[AVAILABLE RECORDS]:
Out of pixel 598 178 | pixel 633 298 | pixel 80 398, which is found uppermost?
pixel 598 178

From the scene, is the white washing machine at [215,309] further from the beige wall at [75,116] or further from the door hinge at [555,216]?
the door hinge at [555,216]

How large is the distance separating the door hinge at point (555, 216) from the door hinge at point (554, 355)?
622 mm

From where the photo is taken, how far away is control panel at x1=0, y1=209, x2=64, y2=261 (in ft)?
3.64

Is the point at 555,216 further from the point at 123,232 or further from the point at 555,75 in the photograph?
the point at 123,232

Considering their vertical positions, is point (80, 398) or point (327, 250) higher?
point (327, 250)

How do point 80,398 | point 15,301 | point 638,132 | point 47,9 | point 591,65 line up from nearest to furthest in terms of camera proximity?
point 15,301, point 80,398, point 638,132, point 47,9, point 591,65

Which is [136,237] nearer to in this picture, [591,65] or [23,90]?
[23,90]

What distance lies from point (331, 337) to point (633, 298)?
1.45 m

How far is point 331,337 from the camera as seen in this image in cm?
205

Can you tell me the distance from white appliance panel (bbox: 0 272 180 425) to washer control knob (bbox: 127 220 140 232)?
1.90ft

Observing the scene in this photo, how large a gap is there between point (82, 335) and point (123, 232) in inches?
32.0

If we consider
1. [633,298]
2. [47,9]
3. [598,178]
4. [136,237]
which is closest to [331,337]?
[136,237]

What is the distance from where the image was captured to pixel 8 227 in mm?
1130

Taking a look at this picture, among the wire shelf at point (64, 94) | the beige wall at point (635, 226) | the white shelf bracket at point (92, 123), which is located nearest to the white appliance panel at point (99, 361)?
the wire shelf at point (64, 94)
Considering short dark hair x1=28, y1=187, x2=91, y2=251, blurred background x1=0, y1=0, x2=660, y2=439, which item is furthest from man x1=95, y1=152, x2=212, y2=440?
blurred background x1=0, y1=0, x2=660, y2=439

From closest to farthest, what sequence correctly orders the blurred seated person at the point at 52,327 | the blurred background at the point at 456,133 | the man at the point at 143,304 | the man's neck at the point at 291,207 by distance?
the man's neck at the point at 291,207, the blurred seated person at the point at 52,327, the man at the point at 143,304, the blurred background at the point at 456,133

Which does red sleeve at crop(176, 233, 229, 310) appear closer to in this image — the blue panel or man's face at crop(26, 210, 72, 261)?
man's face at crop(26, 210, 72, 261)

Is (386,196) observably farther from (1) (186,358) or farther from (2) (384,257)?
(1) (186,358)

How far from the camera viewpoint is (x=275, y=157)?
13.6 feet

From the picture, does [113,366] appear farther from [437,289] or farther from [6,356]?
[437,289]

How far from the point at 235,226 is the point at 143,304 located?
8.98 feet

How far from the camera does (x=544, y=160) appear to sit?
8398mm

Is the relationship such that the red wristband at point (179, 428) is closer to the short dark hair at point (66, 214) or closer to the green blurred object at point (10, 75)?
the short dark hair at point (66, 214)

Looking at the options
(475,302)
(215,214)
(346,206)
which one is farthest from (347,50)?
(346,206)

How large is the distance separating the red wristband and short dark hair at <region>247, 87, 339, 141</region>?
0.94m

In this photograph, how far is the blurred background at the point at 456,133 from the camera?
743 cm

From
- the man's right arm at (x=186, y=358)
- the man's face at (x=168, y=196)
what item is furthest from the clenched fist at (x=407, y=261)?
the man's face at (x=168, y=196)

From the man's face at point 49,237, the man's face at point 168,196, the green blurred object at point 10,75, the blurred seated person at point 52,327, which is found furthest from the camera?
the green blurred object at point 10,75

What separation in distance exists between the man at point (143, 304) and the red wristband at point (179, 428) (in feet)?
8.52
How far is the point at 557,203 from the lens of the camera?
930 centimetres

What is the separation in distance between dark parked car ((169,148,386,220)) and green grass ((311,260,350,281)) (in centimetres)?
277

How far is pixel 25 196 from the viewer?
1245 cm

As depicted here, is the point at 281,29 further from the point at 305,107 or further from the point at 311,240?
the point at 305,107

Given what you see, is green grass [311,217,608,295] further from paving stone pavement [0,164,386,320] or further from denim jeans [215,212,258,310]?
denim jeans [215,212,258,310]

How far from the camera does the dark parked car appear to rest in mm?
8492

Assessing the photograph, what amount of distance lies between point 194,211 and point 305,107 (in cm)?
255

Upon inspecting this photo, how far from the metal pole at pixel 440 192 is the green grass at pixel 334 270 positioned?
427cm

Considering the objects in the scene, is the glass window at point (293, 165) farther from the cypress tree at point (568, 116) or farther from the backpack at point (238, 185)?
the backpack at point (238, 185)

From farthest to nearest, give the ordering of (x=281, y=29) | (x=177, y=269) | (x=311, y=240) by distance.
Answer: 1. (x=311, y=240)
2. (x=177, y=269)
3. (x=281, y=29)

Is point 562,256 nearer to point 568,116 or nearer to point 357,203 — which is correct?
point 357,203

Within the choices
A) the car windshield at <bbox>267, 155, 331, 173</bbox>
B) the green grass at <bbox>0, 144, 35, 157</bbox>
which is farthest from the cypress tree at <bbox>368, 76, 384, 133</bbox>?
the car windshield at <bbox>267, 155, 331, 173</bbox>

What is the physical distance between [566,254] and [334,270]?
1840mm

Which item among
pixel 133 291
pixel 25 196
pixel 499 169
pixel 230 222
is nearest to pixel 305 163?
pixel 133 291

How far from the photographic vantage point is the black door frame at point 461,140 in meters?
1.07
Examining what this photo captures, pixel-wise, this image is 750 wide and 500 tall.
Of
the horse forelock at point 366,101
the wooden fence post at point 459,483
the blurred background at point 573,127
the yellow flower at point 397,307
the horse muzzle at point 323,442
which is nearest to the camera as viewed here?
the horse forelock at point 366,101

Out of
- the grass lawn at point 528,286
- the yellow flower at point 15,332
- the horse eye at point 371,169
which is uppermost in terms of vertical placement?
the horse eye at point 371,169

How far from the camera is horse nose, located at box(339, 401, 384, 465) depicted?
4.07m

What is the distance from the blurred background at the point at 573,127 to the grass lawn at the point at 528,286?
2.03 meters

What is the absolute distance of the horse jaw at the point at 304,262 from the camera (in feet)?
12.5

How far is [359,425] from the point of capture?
==
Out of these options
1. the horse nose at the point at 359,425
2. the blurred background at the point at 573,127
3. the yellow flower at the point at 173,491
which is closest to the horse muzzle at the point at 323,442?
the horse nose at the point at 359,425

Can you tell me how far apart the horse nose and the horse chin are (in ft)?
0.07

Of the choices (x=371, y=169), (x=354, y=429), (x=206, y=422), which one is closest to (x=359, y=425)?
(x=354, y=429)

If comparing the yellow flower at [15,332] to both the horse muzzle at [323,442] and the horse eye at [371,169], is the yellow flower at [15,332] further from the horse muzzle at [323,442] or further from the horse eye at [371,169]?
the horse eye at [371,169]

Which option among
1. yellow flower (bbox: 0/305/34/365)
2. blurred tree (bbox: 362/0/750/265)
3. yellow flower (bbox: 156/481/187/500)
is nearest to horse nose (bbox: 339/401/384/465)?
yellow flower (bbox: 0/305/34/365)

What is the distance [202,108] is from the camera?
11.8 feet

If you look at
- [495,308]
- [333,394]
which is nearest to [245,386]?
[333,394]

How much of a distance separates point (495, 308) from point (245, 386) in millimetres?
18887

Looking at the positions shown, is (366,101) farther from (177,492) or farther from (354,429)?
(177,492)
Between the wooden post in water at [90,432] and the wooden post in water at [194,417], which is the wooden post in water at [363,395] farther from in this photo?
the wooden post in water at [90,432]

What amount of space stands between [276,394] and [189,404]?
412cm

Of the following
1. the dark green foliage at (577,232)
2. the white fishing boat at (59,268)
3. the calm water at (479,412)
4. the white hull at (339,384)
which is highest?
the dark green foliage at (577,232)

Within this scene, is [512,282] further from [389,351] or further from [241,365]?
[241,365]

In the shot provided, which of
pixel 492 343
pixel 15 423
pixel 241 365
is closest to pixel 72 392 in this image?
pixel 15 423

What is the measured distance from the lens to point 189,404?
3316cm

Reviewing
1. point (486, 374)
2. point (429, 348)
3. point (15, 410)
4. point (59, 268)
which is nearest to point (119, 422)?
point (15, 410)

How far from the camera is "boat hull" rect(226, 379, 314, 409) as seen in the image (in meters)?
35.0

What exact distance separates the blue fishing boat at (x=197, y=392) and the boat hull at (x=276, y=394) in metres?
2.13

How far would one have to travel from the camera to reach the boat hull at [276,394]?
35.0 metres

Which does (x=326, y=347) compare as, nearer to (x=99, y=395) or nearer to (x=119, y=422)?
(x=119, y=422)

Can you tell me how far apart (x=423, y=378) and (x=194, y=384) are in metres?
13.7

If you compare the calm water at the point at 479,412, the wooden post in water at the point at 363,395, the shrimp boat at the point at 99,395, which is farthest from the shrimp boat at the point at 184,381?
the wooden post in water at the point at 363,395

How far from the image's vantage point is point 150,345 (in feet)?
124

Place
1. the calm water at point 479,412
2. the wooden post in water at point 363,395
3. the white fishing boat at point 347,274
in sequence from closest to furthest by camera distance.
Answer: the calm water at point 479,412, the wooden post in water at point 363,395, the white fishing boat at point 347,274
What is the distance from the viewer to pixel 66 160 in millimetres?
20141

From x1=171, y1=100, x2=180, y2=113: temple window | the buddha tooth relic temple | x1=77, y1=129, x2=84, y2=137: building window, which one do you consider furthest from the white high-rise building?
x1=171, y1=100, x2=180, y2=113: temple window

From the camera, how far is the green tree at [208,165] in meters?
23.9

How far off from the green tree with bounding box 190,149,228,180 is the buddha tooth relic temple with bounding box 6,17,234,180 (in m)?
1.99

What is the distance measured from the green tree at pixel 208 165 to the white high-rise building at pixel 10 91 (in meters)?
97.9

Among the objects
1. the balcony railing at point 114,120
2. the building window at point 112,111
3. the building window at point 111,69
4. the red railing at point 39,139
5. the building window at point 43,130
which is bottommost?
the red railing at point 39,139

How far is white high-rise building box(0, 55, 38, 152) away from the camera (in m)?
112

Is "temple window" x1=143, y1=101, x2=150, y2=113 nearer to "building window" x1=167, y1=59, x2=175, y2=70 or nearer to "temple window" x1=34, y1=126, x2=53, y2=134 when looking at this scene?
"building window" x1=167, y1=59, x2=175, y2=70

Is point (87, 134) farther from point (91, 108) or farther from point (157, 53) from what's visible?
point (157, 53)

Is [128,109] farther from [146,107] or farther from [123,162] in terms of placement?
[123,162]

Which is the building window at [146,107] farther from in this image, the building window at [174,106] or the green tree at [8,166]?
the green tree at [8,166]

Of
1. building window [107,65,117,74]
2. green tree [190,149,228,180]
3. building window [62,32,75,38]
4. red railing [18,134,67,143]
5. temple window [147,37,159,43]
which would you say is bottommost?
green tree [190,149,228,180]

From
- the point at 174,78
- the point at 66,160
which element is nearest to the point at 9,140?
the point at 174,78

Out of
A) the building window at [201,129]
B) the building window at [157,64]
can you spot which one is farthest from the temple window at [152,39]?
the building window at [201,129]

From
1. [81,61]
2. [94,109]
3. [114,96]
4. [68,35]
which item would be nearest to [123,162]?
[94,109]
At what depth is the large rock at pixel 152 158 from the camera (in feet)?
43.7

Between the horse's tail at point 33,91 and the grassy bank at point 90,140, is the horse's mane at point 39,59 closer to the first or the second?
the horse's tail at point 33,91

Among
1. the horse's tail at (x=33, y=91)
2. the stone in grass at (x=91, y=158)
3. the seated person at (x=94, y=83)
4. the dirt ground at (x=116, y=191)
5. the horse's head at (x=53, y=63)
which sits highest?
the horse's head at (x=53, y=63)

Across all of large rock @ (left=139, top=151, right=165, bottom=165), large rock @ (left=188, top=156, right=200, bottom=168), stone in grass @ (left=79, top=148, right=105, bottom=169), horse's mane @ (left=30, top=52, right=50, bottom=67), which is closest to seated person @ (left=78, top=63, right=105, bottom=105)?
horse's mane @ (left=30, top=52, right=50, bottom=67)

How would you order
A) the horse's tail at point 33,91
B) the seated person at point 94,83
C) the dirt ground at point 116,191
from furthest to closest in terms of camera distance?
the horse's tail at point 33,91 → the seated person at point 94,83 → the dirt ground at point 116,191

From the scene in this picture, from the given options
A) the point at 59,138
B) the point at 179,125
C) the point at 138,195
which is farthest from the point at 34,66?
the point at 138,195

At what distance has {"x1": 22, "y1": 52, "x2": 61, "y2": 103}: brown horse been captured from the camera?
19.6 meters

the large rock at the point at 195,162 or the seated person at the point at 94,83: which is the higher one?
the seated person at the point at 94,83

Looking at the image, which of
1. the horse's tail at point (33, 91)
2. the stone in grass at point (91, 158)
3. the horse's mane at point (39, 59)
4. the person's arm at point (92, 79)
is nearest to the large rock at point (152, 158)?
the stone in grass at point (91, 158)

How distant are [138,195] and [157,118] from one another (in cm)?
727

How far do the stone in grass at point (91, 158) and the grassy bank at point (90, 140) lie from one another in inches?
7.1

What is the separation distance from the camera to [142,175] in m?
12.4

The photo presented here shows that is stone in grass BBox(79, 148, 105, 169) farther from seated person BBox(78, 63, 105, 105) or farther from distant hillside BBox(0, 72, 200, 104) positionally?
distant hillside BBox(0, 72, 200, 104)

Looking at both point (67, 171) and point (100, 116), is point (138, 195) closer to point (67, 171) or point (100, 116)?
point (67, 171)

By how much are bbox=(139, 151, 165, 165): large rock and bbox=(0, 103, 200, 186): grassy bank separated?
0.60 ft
* * *
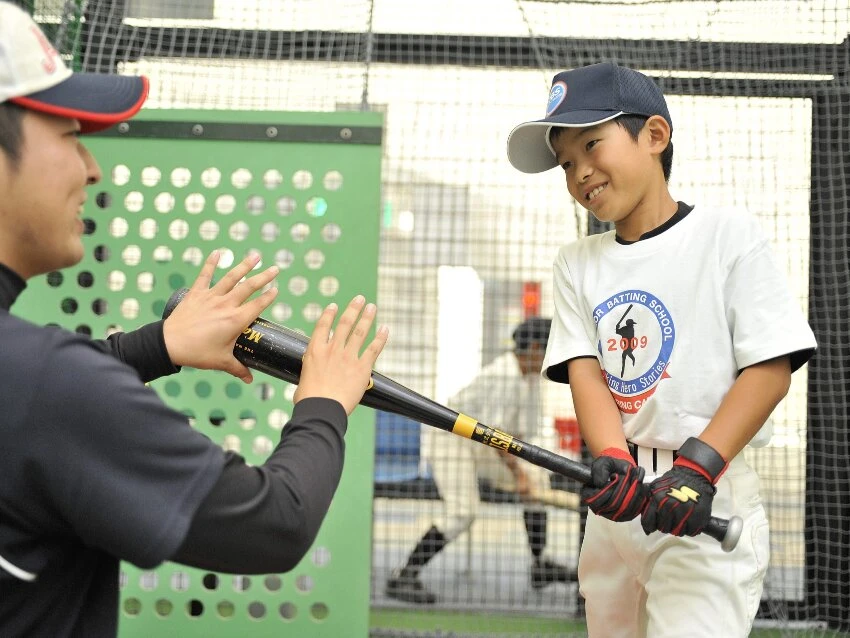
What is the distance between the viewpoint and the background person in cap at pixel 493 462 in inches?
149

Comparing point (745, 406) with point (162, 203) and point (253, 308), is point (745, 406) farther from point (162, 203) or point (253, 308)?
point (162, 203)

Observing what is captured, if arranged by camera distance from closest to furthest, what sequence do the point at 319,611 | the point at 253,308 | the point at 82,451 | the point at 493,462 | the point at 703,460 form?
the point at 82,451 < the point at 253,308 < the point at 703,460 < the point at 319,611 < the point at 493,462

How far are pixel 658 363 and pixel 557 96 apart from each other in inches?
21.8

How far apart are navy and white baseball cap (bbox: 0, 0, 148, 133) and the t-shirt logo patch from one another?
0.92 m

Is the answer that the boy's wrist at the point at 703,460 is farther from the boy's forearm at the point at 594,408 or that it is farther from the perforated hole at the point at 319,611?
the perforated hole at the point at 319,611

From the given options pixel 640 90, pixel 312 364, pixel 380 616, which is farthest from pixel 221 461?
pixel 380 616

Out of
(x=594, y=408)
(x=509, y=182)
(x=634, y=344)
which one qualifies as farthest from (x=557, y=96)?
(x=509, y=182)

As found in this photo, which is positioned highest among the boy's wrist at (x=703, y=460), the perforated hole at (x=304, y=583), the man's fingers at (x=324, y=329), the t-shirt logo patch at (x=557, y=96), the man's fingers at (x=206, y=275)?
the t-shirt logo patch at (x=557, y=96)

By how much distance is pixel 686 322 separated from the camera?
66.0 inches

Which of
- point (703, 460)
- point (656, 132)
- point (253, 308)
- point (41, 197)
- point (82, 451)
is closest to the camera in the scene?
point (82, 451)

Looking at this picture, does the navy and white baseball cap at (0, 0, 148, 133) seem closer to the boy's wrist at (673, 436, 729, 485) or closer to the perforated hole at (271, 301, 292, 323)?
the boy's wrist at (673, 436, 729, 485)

[SHORT PROBLEM]: Tally the lines of the records that contain the word "denim" and give only that number.

[THE RESULT]: 2